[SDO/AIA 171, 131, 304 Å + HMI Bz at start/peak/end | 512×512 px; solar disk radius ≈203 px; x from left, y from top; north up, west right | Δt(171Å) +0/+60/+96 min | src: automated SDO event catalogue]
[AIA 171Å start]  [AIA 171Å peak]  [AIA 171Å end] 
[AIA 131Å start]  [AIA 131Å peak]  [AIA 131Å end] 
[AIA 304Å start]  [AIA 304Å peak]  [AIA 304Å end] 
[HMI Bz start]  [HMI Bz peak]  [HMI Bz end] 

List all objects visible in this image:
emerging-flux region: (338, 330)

++++++++++++++++++++

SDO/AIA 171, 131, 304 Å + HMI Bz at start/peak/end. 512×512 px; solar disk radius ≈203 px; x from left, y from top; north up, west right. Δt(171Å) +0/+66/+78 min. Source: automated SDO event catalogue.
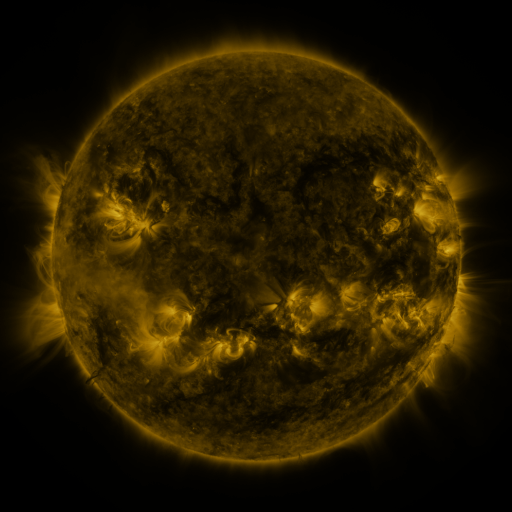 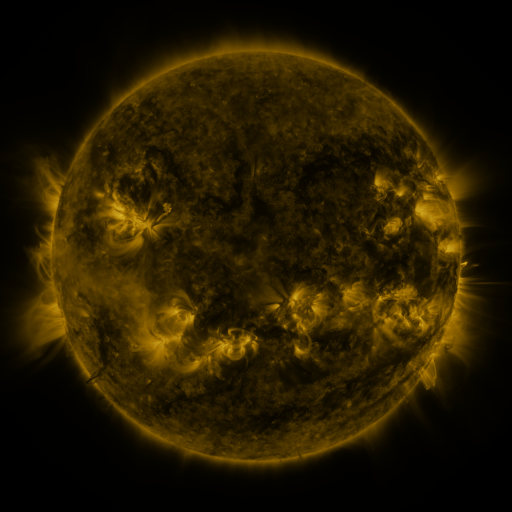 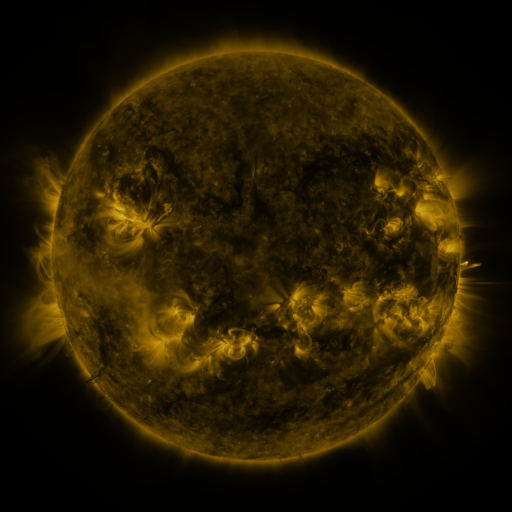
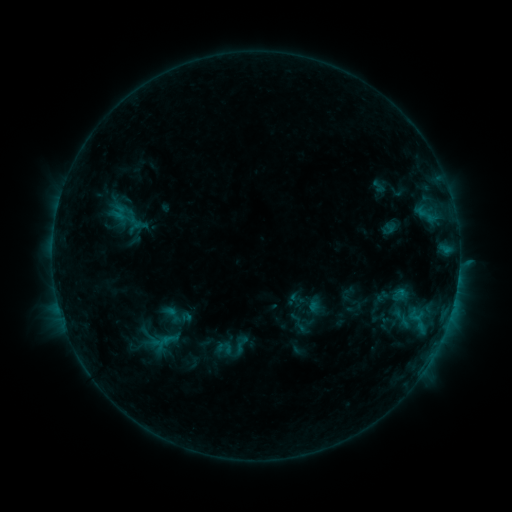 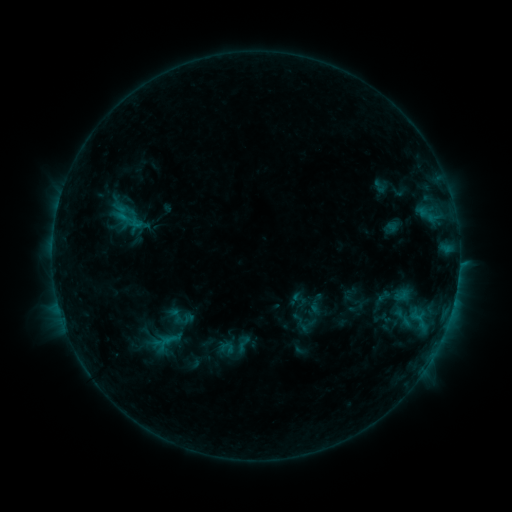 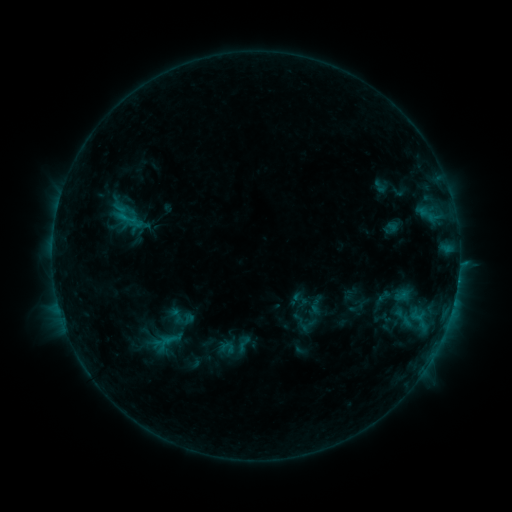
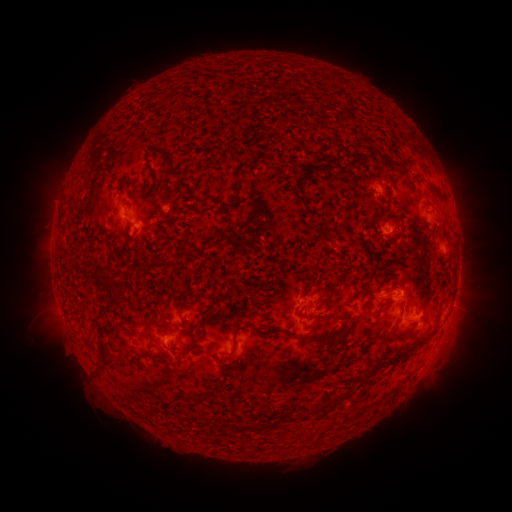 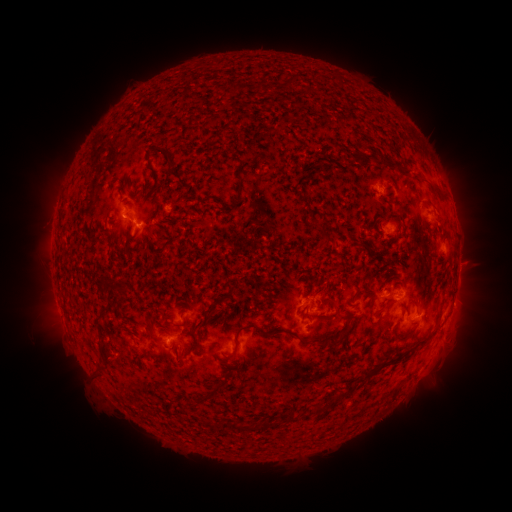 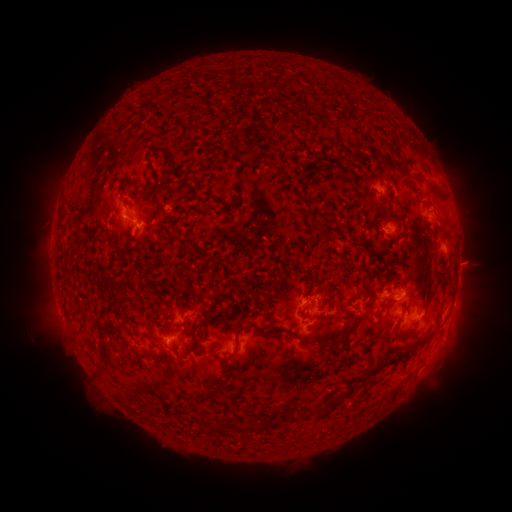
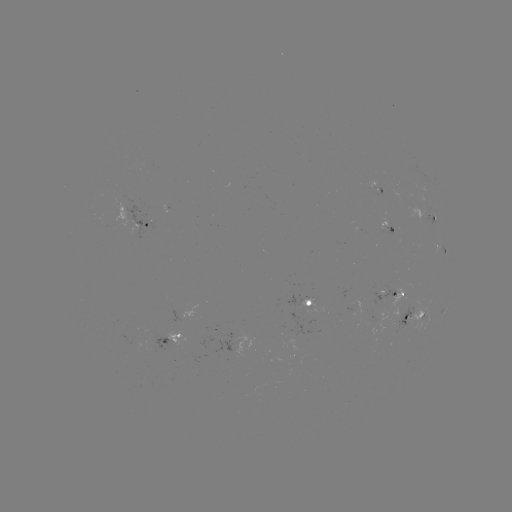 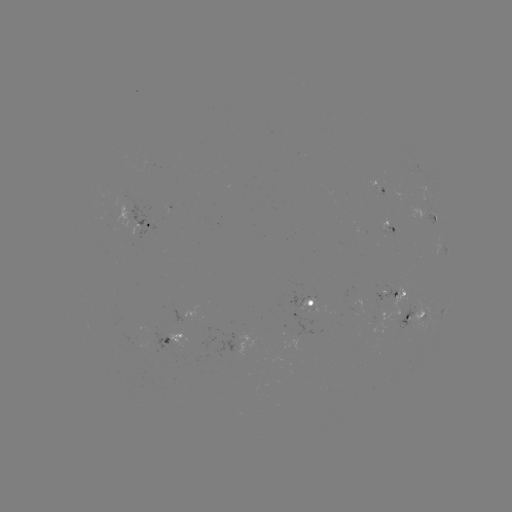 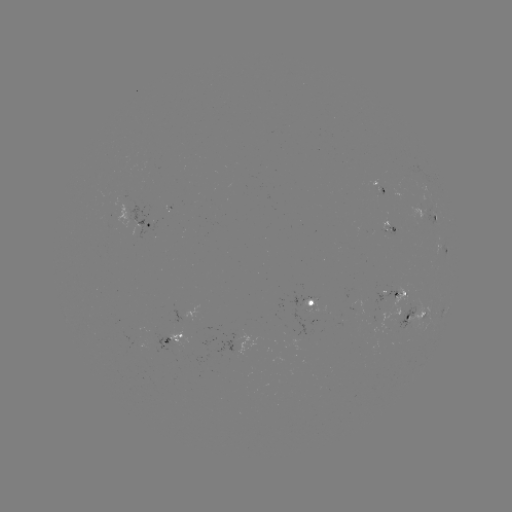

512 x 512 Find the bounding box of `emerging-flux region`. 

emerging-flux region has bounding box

++++++++++++++++++++

## What to do
Reproduce the rows from the line that contains "[SDO/AIA 171, 131, 304" up to and including the line that contains "emerging-flux region: (338, 330)".

## Correct response
[SDO/AIA 171, 131, 304 Å + HMI Bz at start/peak/end | 512×512 px; solar disk radius ≈203 px; x from left, y from top; north up, west right | Δt(171Å) +0/+60/+96 min | src: automated SDO event catalogue]
[AIA 171Å start]  [AIA 171Å peak]  [AIA 171Å end] 
[AIA 131Å start]  [AIA 131Å peak]  [AIA 131Å end] 
[AIA 304Å start]  [AIA 304Å peak]  [AIA 304Å end] 
[HMI Bz start]  [HMI Bz peak]  [HMI Bz end] 

List all objects visible in this image:
emerging-flux region: (338, 330)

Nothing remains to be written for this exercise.